Introduction by the Chairwoman of the Compensation Committee
On behalf of the Board of Directors of GF and of the Compensation Committee, I am pleased to present the 2018 Compensation Report.
Although our shareholders approved the 2017 Compensation Report, but with a relatively weak majority, the year 2018 has been a year of intense dialogue. The Chairman of the Board and I consulted a significant number of shareholders and proxy advisors throughout 2018 to better understand their rational for their responses, both positive and negative, to GF’s LTI-Plan design.
During the reporting year, following last year’s amendments to the LTI-Plan and the introduction of a shareholding ownership guideline, the Board of Directors decided in December 2018 to amend the LTI-Plan once again, effective for the performance year 2019. The LTI-Plan design 2018 does not differ from the design 2017, as it would have contradicted an existing contractual commitment with the Executive Management by retroactively adjusting a running plan.
The LTI-Plan 2019 principles can be summarized as follows:
- –The performance conditions include Earnings per Share (EPS) as internal measure and relative Total Shareholder Return (rTSR) as external measure. Therefore, the performance criteria are well balanced in terms of both internal and external views. Most shareholders and proxy advisors support this approach.
- –The EPS value targets have been reviewed and are now better aligned with GF’s ambitious Strategy 2020.
- –The rTSR targets continue to be linked to the SMI-Mid; however, the focus will be on performance at and above median, so there will be no payout below median performance.
Further details of the plan can be found in the chapter Changes for the Business Year 2019.
The Board of Directors trusts that the changes made to the LTI-Plan fulfill our shareholders’ expectations as they take into account their latest feedbacks.
As last year, the compensation report for 2018 provides an Executive Summary.
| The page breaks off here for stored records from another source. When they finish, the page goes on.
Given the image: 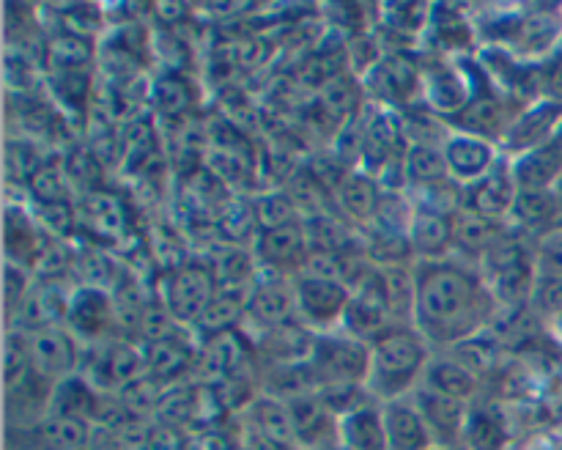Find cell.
Returning <instances> with one entry per match:
<instances>
[{
	"label": "cell",
	"instance_id": "obj_1",
	"mask_svg": "<svg viewBox=\"0 0 562 450\" xmlns=\"http://www.w3.org/2000/svg\"><path fill=\"white\" fill-rule=\"evenodd\" d=\"M415 329L431 346L470 340L492 318L497 300L481 272L456 261H417Z\"/></svg>",
	"mask_w": 562,
	"mask_h": 450
},
{
	"label": "cell",
	"instance_id": "obj_2",
	"mask_svg": "<svg viewBox=\"0 0 562 450\" xmlns=\"http://www.w3.org/2000/svg\"><path fill=\"white\" fill-rule=\"evenodd\" d=\"M415 327H390L371 344V373L368 393L382 404L412 395L423 382L431 349Z\"/></svg>",
	"mask_w": 562,
	"mask_h": 450
},
{
	"label": "cell",
	"instance_id": "obj_3",
	"mask_svg": "<svg viewBox=\"0 0 562 450\" xmlns=\"http://www.w3.org/2000/svg\"><path fill=\"white\" fill-rule=\"evenodd\" d=\"M217 294V274L209 261H184L159 280L157 300L184 329H192Z\"/></svg>",
	"mask_w": 562,
	"mask_h": 450
},
{
	"label": "cell",
	"instance_id": "obj_4",
	"mask_svg": "<svg viewBox=\"0 0 562 450\" xmlns=\"http://www.w3.org/2000/svg\"><path fill=\"white\" fill-rule=\"evenodd\" d=\"M318 387L327 384H366L371 373V344L351 338V335L322 333L313 338L307 355Z\"/></svg>",
	"mask_w": 562,
	"mask_h": 450
},
{
	"label": "cell",
	"instance_id": "obj_5",
	"mask_svg": "<svg viewBox=\"0 0 562 450\" xmlns=\"http://www.w3.org/2000/svg\"><path fill=\"white\" fill-rule=\"evenodd\" d=\"M483 283L492 291L497 305H516L532 289V261L527 247L516 236L505 234L486 256L477 261Z\"/></svg>",
	"mask_w": 562,
	"mask_h": 450
},
{
	"label": "cell",
	"instance_id": "obj_6",
	"mask_svg": "<svg viewBox=\"0 0 562 450\" xmlns=\"http://www.w3.org/2000/svg\"><path fill=\"white\" fill-rule=\"evenodd\" d=\"M294 294L300 324H305L316 335L344 322V313L351 300V289L340 280L311 278V274H300L294 280Z\"/></svg>",
	"mask_w": 562,
	"mask_h": 450
},
{
	"label": "cell",
	"instance_id": "obj_7",
	"mask_svg": "<svg viewBox=\"0 0 562 450\" xmlns=\"http://www.w3.org/2000/svg\"><path fill=\"white\" fill-rule=\"evenodd\" d=\"M64 327L86 344H102L113 338V327H119L113 291L99 285H77L69 294Z\"/></svg>",
	"mask_w": 562,
	"mask_h": 450
},
{
	"label": "cell",
	"instance_id": "obj_8",
	"mask_svg": "<svg viewBox=\"0 0 562 450\" xmlns=\"http://www.w3.org/2000/svg\"><path fill=\"white\" fill-rule=\"evenodd\" d=\"M307 252H311V239H307L305 223H300V220L278 225V228L258 230L256 241H252V258L263 272L285 274L291 269L302 272Z\"/></svg>",
	"mask_w": 562,
	"mask_h": 450
},
{
	"label": "cell",
	"instance_id": "obj_9",
	"mask_svg": "<svg viewBox=\"0 0 562 450\" xmlns=\"http://www.w3.org/2000/svg\"><path fill=\"white\" fill-rule=\"evenodd\" d=\"M27 340H31L33 371H36L38 376L58 384L80 371L82 349L77 346V338L64 327V324H55V327H44L38 329V333H31Z\"/></svg>",
	"mask_w": 562,
	"mask_h": 450
},
{
	"label": "cell",
	"instance_id": "obj_10",
	"mask_svg": "<svg viewBox=\"0 0 562 450\" xmlns=\"http://www.w3.org/2000/svg\"><path fill=\"white\" fill-rule=\"evenodd\" d=\"M247 318L261 324L263 333L300 322V316H296L294 283L285 274L263 272V278L256 274V283H252L250 291V305H247Z\"/></svg>",
	"mask_w": 562,
	"mask_h": 450
},
{
	"label": "cell",
	"instance_id": "obj_11",
	"mask_svg": "<svg viewBox=\"0 0 562 450\" xmlns=\"http://www.w3.org/2000/svg\"><path fill=\"white\" fill-rule=\"evenodd\" d=\"M294 428V442L305 450H324L338 445V417L327 409L318 393L296 395L285 401Z\"/></svg>",
	"mask_w": 562,
	"mask_h": 450
},
{
	"label": "cell",
	"instance_id": "obj_12",
	"mask_svg": "<svg viewBox=\"0 0 562 450\" xmlns=\"http://www.w3.org/2000/svg\"><path fill=\"white\" fill-rule=\"evenodd\" d=\"M516 198H519V187H516L510 165L497 162L492 173H486L475 184L464 187V209L499 225H505V220L514 217Z\"/></svg>",
	"mask_w": 562,
	"mask_h": 450
},
{
	"label": "cell",
	"instance_id": "obj_13",
	"mask_svg": "<svg viewBox=\"0 0 562 450\" xmlns=\"http://www.w3.org/2000/svg\"><path fill=\"white\" fill-rule=\"evenodd\" d=\"M409 398L415 401L417 412H420L423 420H426L437 448H456V445L461 442L467 417H470V404L448 398V395L442 393H434V390L423 387V384L409 395Z\"/></svg>",
	"mask_w": 562,
	"mask_h": 450
},
{
	"label": "cell",
	"instance_id": "obj_14",
	"mask_svg": "<svg viewBox=\"0 0 562 450\" xmlns=\"http://www.w3.org/2000/svg\"><path fill=\"white\" fill-rule=\"evenodd\" d=\"M442 151L450 170V179L459 181L461 187L475 184V181H481L483 176L497 168V148L486 137H475L453 130V135L448 137Z\"/></svg>",
	"mask_w": 562,
	"mask_h": 450
},
{
	"label": "cell",
	"instance_id": "obj_15",
	"mask_svg": "<svg viewBox=\"0 0 562 450\" xmlns=\"http://www.w3.org/2000/svg\"><path fill=\"white\" fill-rule=\"evenodd\" d=\"M368 88L393 108H417L415 99L423 91V75L401 55H384L371 66Z\"/></svg>",
	"mask_w": 562,
	"mask_h": 450
},
{
	"label": "cell",
	"instance_id": "obj_16",
	"mask_svg": "<svg viewBox=\"0 0 562 450\" xmlns=\"http://www.w3.org/2000/svg\"><path fill=\"white\" fill-rule=\"evenodd\" d=\"M338 445L344 450H390L384 428V404L371 398L338 420Z\"/></svg>",
	"mask_w": 562,
	"mask_h": 450
},
{
	"label": "cell",
	"instance_id": "obj_17",
	"mask_svg": "<svg viewBox=\"0 0 562 450\" xmlns=\"http://www.w3.org/2000/svg\"><path fill=\"white\" fill-rule=\"evenodd\" d=\"M382 184L366 170H349L346 179L335 187V206L340 217L355 225H368L371 228L376 217L379 201H382Z\"/></svg>",
	"mask_w": 562,
	"mask_h": 450
},
{
	"label": "cell",
	"instance_id": "obj_18",
	"mask_svg": "<svg viewBox=\"0 0 562 450\" xmlns=\"http://www.w3.org/2000/svg\"><path fill=\"white\" fill-rule=\"evenodd\" d=\"M453 217L456 214L415 206V217H412L409 225V241L415 258H420V261H448V252L453 250Z\"/></svg>",
	"mask_w": 562,
	"mask_h": 450
},
{
	"label": "cell",
	"instance_id": "obj_19",
	"mask_svg": "<svg viewBox=\"0 0 562 450\" xmlns=\"http://www.w3.org/2000/svg\"><path fill=\"white\" fill-rule=\"evenodd\" d=\"M384 428H387V448L390 450H434L431 431L426 420L417 412L415 401L398 398L384 404Z\"/></svg>",
	"mask_w": 562,
	"mask_h": 450
},
{
	"label": "cell",
	"instance_id": "obj_20",
	"mask_svg": "<svg viewBox=\"0 0 562 450\" xmlns=\"http://www.w3.org/2000/svg\"><path fill=\"white\" fill-rule=\"evenodd\" d=\"M241 357H245V344L236 329H228V333L212 335L203 340V346H198V360L192 371L201 382L220 384L239 373Z\"/></svg>",
	"mask_w": 562,
	"mask_h": 450
},
{
	"label": "cell",
	"instance_id": "obj_21",
	"mask_svg": "<svg viewBox=\"0 0 562 450\" xmlns=\"http://www.w3.org/2000/svg\"><path fill=\"white\" fill-rule=\"evenodd\" d=\"M5 256L11 263H20L33 272L38 256H42L44 245L49 236L44 234L42 225L36 223L33 214H27L22 206H5Z\"/></svg>",
	"mask_w": 562,
	"mask_h": 450
},
{
	"label": "cell",
	"instance_id": "obj_22",
	"mask_svg": "<svg viewBox=\"0 0 562 450\" xmlns=\"http://www.w3.org/2000/svg\"><path fill=\"white\" fill-rule=\"evenodd\" d=\"M143 360H146L148 376L159 379L162 384H170L195 368L198 346L181 333V335H173V338H165V340H157V344L143 346Z\"/></svg>",
	"mask_w": 562,
	"mask_h": 450
},
{
	"label": "cell",
	"instance_id": "obj_23",
	"mask_svg": "<svg viewBox=\"0 0 562 450\" xmlns=\"http://www.w3.org/2000/svg\"><path fill=\"white\" fill-rule=\"evenodd\" d=\"M423 97H426L428 110L437 115H459L467 104L472 102L470 82L461 75V69L453 66H437V69L423 75Z\"/></svg>",
	"mask_w": 562,
	"mask_h": 450
},
{
	"label": "cell",
	"instance_id": "obj_24",
	"mask_svg": "<svg viewBox=\"0 0 562 450\" xmlns=\"http://www.w3.org/2000/svg\"><path fill=\"white\" fill-rule=\"evenodd\" d=\"M456 126V132H467V135L486 137L494 143V137H505V132L510 130L514 121L508 119V110H505L503 99H497L494 93H475L472 102L461 110L459 115L448 121Z\"/></svg>",
	"mask_w": 562,
	"mask_h": 450
},
{
	"label": "cell",
	"instance_id": "obj_25",
	"mask_svg": "<svg viewBox=\"0 0 562 450\" xmlns=\"http://www.w3.org/2000/svg\"><path fill=\"white\" fill-rule=\"evenodd\" d=\"M423 387L442 393L448 398L464 401L470 404L477 393V376L470 365H464L456 357H434L428 360L426 371H423Z\"/></svg>",
	"mask_w": 562,
	"mask_h": 450
},
{
	"label": "cell",
	"instance_id": "obj_26",
	"mask_svg": "<svg viewBox=\"0 0 562 450\" xmlns=\"http://www.w3.org/2000/svg\"><path fill=\"white\" fill-rule=\"evenodd\" d=\"M505 234H508L505 225L492 223L470 209H461L453 217V250L464 252L472 261H481Z\"/></svg>",
	"mask_w": 562,
	"mask_h": 450
},
{
	"label": "cell",
	"instance_id": "obj_27",
	"mask_svg": "<svg viewBox=\"0 0 562 450\" xmlns=\"http://www.w3.org/2000/svg\"><path fill=\"white\" fill-rule=\"evenodd\" d=\"M99 398H102V393H99L88 379H82L80 373H75V376L55 384L53 401H49V415L93 423Z\"/></svg>",
	"mask_w": 562,
	"mask_h": 450
},
{
	"label": "cell",
	"instance_id": "obj_28",
	"mask_svg": "<svg viewBox=\"0 0 562 450\" xmlns=\"http://www.w3.org/2000/svg\"><path fill=\"white\" fill-rule=\"evenodd\" d=\"M247 415H250L252 431L256 437L267 439V442L285 448V445L294 442V428H291V415L289 404L283 398H274V395H258L247 406Z\"/></svg>",
	"mask_w": 562,
	"mask_h": 450
},
{
	"label": "cell",
	"instance_id": "obj_29",
	"mask_svg": "<svg viewBox=\"0 0 562 450\" xmlns=\"http://www.w3.org/2000/svg\"><path fill=\"white\" fill-rule=\"evenodd\" d=\"M80 220L86 223V228H91V234L102 236V239H119L126 230V212L124 203L113 195V192H88L82 195L80 203Z\"/></svg>",
	"mask_w": 562,
	"mask_h": 450
},
{
	"label": "cell",
	"instance_id": "obj_30",
	"mask_svg": "<svg viewBox=\"0 0 562 450\" xmlns=\"http://www.w3.org/2000/svg\"><path fill=\"white\" fill-rule=\"evenodd\" d=\"M510 170H514V179L519 190H549L554 181H560L562 162L554 148L538 146L519 154L510 162Z\"/></svg>",
	"mask_w": 562,
	"mask_h": 450
},
{
	"label": "cell",
	"instance_id": "obj_31",
	"mask_svg": "<svg viewBox=\"0 0 562 450\" xmlns=\"http://www.w3.org/2000/svg\"><path fill=\"white\" fill-rule=\"evenodd\" d=\"M31 431L47 450H82L88 448V439H91V423L47 415Z\"/></svg>",
	"mask_w": 562,
	"mask_h": 450
},
{
	"label": "cell",
	"instance_id": "obj_32",
	"mask_svg": "<svg viewBox=\"0 0 562 450\" xmlns=\"http://www.w3.org/2000/svg\"><path fill=\"white\" fill-rule=\"evenodd\" d=\"M404 176L409 187L434 184V181L450 179L448 162H445V151L439 146H420V143H409L404 154Z\"/></svg>",
	"mask_w": 562,
	"mask_h": 450
},
{
	"label": "cell",
	"instance_id": "obj_33",
	"mask_svg": "<svg viewBox=\"0 0 562 450\" xmlns=\"http://www.w3.org/2000/svg\"><path fill=\"white\" fill-rule=\"evenodd\" d=\"M461 442L467 445V450H503L508 442L503 417L494 409H470Z\"/></svg>",
	"mask_w": 562,
	"mask_h": 450
},
{
	"label": "cell",
	"instance_id": "obj_34",
	"mask_svg": "<svg viewBox=\"0 0 562 450\" xmlns=\"http://www.w3.org/2000/svg\"><path fill=\"white\" fill-rule=\"evenodd\" d=\"M27 192L36 203H64L69 201L71 181L66 176L64 159H47L31 179L25 181Z\"/></svg>",
	"mask_w": 562,
	"mask_h": 450
},
{
	"label": "cell",
	"instance_id": "obj_35",
	"mask_svg": "<svg viewBox=\"0 0 562 450\" xmlns=\"http://www.w3.org/2000/svg\"><path fill=\"white\" fill-rule=\"evenodd\" d=\"M165 387H168V384H162L159 379L143 373V376H137L135 382H130L126 387H121L115 395H119L121 404L130 409L132 417L157 415V406H159V401H162Z\"/></svg>",
	"mask_w": 562,
	"mask_h": 450
},
{
	"label": "cell",
	"instance_id": "obj_36",
	"mask_svg": "<svg viewBox=\"0 0 562 450\" xmlns=\"http://www.w3.org/2000/svg\"><path fill=\"white\" fill-rule=\"evenodd\" d=\"M36 223L42 225V230L49 239L66 241L69 236H75L77 225H80V212L69 201L36 203Z\"/></svg>",
	"mask_w": 562,
	"mask_h": 450
},
{
	"label": "cell",
	"instance_id": "obj_37",
	"mask_svg": "<svg viewBox=\"0 0 562 450\" xmlns=\"http://www.w3.org/2000/svg\"><path fill=\"white\" fill-rule=\"evenodd\" d=\"M184 333L179 322L168 313V307L162 305L159 300H148V305L143 307V316L137 322V335H140L143 346L146 344H157V340L173 338V335Z\"/></svg>",
	"mask_w": 562,
	"mask_h": 450
},
{
	"label": "cell",
	"instance_id": "obj_38",
	"mask_svg": "<svg viewBox=\"0 0 562 450\" xmlns=\"http://www.w3.org/2000/svg\"><path fill=\"white\" fill-rule=\"evenodd\" d=\"M33 373L31 362V340H27V333H20V329H11L5 335V390L20 384L22 379H27Z\"/></svg>",
	"mask_w": 562,
	"mask_h": 450
},
{
	"label": "cell",
	"instance_id": "obj_39",
	"mask_svg": "<svg viewBox=\"0 0 562 450\" xmlns=\"http://www.w3.org/2000/svg\"><path fill=\"white\" fill-rule=\"evenodd\" d=\"M151 102L157 104V110H162V113H168V115L184 113L192 102L190 86H187L181 77L162 75L151 86Z\"/></svg>",
	"mask_w": 562,
	"mask_h": 450
},
{
	"label": "cell",
	"instance_id": "obj_40",
	"mask_svg": "<svg viewBox=\"0 0 562 450\" xmlns=\"http://www.w3.org/2000/svg\"><path fill=\"white\" fill-rule=\"evenodd\" d=\"M47 58L60 71H80L77 64H88V42L77 33H60L47 44Z\"/></svg>",
	"mask_w": 562,
	"mask_h": 450
},
{
	"label": "cell",
	"instance_id": "obj_41",
	"mask_svg": "<svg viewBox=\"0 0 562 450\" xmlns=\"http://www.w3.org/2000/svg\"><path fill=\"white\" fill-rule=\"evenodd\" d=\"M252 209H256V220L261 230L296 223L294 201H291L289 195H283V192H269V195H263L261 201L252 203Z\"/></svg>",
	"mask_w": 562,
	"mask_h": 450
},
{
	"label": "cell",
	"instance_id": "obj_42",
	"mask_svg": "<svg viewBox=\"0 0 562 450\" xmlns=\"http://www.w3.org/2000/svg\"><path fill=\"white\" fill-rule=\"evenodd\" d=\"M5 311H9V318L14 316L16 307L27 300V294L33 291V272L27 267H20V263L5 261Z\"/></svg>",
	"mask_w": 562,
	"mask_h": 450
},
{
	"label": "cell",
	"instance_id": "obj_43",
	"mask_svg": "<svg viewBox=\"0 0 562 450\" xmlns=\"http://www.w3.org/2000/svg\"><path fill=\"white\" fill-rule=\"evenodd\" d=\"M357 82L351 77H333L324 88V102H327L329 110L335 113H351L357 104Z\"/></svg>",
	"mask_w": 562,
	"mask_h": 450
},
{
	"label": "cell",
	"instance_id": "obj_44",
	"mask_svg": "<svg viewBox=\"0 0 562 450\" xmlns=\"http://www.w3.org/2000/svg\"><path fill=\"white\" fill-rule=\"evenodd\" d=\"M549 209H552V192L547 190H519V198H516L514 217L519 220H547Z\"/></svg>",
	"mask_w": 562,
	"mask_h": 450
},
{
	"label": "cell",
	"instance_id": "obj_45",
	"mask_svg": "<svg viewBox=\"0 0 562 450\" xmlns=\"http://www.w3.org/2000/svg\"><path fill=\"white\" fill-rule=\"evenodd\" d=\"M245 450H280L278 445H272V442H267V439H261V437H256L252 439L250 445H247Z\"/></svg>",
	"mask_w": 562,
	"mask_h": 450
},
{
	"label": "cell",
	"instance_id": "obj_46",
	"mask_svg": "<svg viewBox=\"0 0 562 450\" xmlns=\"http://www.w3.org/2000/svg\"><path fill=\"white\" fill-rule=\"evenodd\" d=\"M324 450H344V448H340V445H333V448H324Z\"/></svg>",
	"mask_w": 562,
	"mask_h": 450
},
{
	"label": "cell",
	"instance_id": "obj_47",
	"mask_svg": "<svg viewBox=\"0 0 562 450\" xmlns=\"http://www.w3.org/2000/svg\"><path fill=\"white\" fill-rule=\"evenodd\" d=\"M434 450H456V448H434Z\"/></svg>",
	"mask_w": 562,
	"mask_h": 450
},
{
	"label": "cell",
	"instance_id": "obj_48",
	"mask_svg": "<svg viewBox=\"0 0 562 450\" xmlns=\"http://www.w3.org/2000/svg\"><path fill=\"white\" fill-rule=\"evenodd\" d=\"M82 450H93V448H82Z\"/></svg>",
	"mask_w": 562,
	"mask_h": 450
}]
</instances>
In the chapter, Compensation structure you will find the Key Performance Indicators GF selected for the variable compensation elements and their rational. All other content does not differ from previous years’ and continues to provide a high level of transparency.
At the upcoming Annual Shareholders’ Meeting, we will ask you to approve, as last year, prospectively in a binding vote the maximum calculated amounts of compensation for the Board of Directors until the next Annual Shareholders’ Meeting, and the maximum calculated amount of compensation for the Executive Committee for the next business year. Further, you will have the opportunity to express your opinion on the Compensation Report in a consultative vote.
Looking ahead, we will continue to assess and review our compensation structure to ensure that it continues to fulfill its purpose in the evolving context in which GF operates and is aligned with the interests of our shareholders. However, we also hope to stabilize the remuneration structure for our Executive Committee until the new Strategy phase 2021 – 2025. At that point in time, the intention will be to review the remuneration system once more in depth and possibly align it with market trends in management compensation.
We trust that you will find this report interesting and informative.